Berita Trending

Generasi Gagal Paham Pasal Penggunaan Jilbab

 

Penggunaan jilbab atau kerudung di Indonesia meningkat luar biasa, dari 47% pada 2012 menjadi 72% pada 2018. Jilbab dan kerudung saat ini dapat dengan mudah diterima secara luas di berbagai pihak, seolah sudah menjadi norma dan budaya yang melekat di masyarakat. Beberapa wanita berjilbab dapat berpretasi di berbagai bidang termasuk bidang yang biasanya justru didominasi oleh para pria, ini menunjukkan kemajuan eksistensi bahwa wanita juga bisa mengambil banyak peran, meskipun memakai jilbab tapi tidak menghalangi mereka untuk berpotensi jauh lebih baik. Di era digitalisasi seperti sekarang ini, tidak menutup kemungkinan untuk para wanita mulai menggunakan jilbab karena saat ini sudah banyak konten-konten di media sosial yang menampilkan tren dan model jilbab ke kinian yang lebih menarik dan modis.

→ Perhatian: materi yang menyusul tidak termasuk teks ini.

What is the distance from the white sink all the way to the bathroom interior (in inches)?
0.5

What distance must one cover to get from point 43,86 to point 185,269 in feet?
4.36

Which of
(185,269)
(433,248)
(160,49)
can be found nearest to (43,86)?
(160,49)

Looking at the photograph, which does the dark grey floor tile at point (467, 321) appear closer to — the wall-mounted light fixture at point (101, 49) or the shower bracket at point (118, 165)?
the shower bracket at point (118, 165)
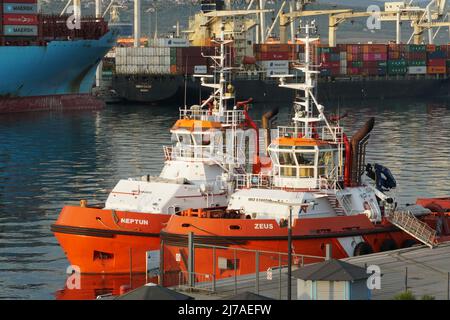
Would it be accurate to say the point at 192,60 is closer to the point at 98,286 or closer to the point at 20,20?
the point at 20,20

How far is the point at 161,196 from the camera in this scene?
41781 millimetres

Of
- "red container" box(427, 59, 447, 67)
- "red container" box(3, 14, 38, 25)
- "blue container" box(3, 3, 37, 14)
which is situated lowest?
"red container" box(427, 59, 447, 67)

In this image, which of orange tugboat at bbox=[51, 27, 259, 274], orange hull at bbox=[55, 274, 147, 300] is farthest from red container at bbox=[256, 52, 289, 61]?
orange hull at bbox=[55, 274, 147, 300]

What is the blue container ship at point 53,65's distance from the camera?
124562 millimetres

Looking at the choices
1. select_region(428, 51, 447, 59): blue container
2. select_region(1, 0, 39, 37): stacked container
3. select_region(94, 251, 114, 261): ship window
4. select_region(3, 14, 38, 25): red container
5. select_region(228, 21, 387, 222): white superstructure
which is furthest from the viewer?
select_region(428, 51, 447, 59): blue container

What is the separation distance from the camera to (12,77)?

Wanita yang menggunakan jilbab ini selain memberikan peningkatan terhadap kesadaran dalam menutup aurat, akan tetapi rupanya pengaruh dari fashion dan tren yang memberikan kesan modernitas ini pada akhirnya menimbulkan ambiguitas penerapan atau kegagalan dalam memahami penggunaan jilbab sesuai dengan syari’at Islam. Karena tren dan model yang tersaji tidak didasarkan pada ketentuan syari’at yang seharusnya, tapi hanya berlandaskan gaya tarik yang terkesan modis. Sebagian wanita berkerudung memadukan kerudung dengan pakaian yang ketat atau mungkin malah dipadukan dengan baju yang terbuka pada sisi tertentu yang padahal termasuk aurat (bagian yang tidak boleh diperlihatkan untuk yang bukan mahram). Adapula wanita yang memakai kerudung dengan leher terbuka, punuk yang terlalu tinggi dan besar, terlebih mereka yang melakukannya tampak biasa saja seolah apa yang mereka lakukan adalah langkah yang tepat. Perilaku yang demikian mencerminkan wanita yang berpakaian tetapi telanjang, ini terjadi akibat menelan mentah-mentah info yang didapat tanpa mengetahui dan menelisik lebih jauh terkait sejarah dan tujuan dari kerudung itu sendiri.

Jilbab adalah pakaian luar muslimah yang panjang dan longgar, menutupi seluruh tubuh kecuali wajah dan tangan. Kerudung adalah kain penutup kepala wanita yang menutupi sebagian atau seluruh bagian atas kepala, rambut, leher dan dada. Dalam konteks Islam, kerudung adalah bagian dari kewajiban menutup aurat yang bertujuan menjaga kesopanan dan melindungi wanita dari gangguan. Kerudung bukan hanya dipakai oleh seseorang yang beragama Islam, agama seperti Kristen dan Yahudi juga memakainya. Sejarah kerudung rupanya sudah bermula pada 3.000 tahun sebelum masehi di Mesopotamia bagian selatan, tepatnya pada Peradaban Sumeria. Dennis Sherman dan Joyce E. Salisbury menuliskan dalam bukunya yang berjudul The West in the World, bahwa pada kehidupan wanita Sumeria bekerja di banyak toko di kota-kota sebagai penjual anggur, penjaga kedai, dan pedagang. Beberapa wanita menjadi pelacur, meskipun seiring waktu, bangsa Sumeria memandang profesi ini sebagai ancaman bagi ikatan yang lebih tradisional. Di akhir sejarah Mesopotamia, muncul hukum yang membedakan wanita “terhormat” dari pelacur. Wanita terhormat diharapkan untuk menutupi kepala mereka di depan umum. Para pelacur dan budak dipaksa menjalani hari-hari mereka dengan kepala yang tidak ditutupi. Pada akhir pemerintahan Mesopotamia, hukum-hukum ini dibuat sangat ketat, sehingga setiap budak wanita yang berani mengenakan jilbab atau kerudung dihukum dengan pemotongan telinganya. Dalam masyarakat ini, penduduk kota berusaha keras untuk membedakan lapisan-lapisan sosial. Kehidupan kota datang dengan semakin menekan startifikasi sosial sebagai landasan tatanan perkotaan.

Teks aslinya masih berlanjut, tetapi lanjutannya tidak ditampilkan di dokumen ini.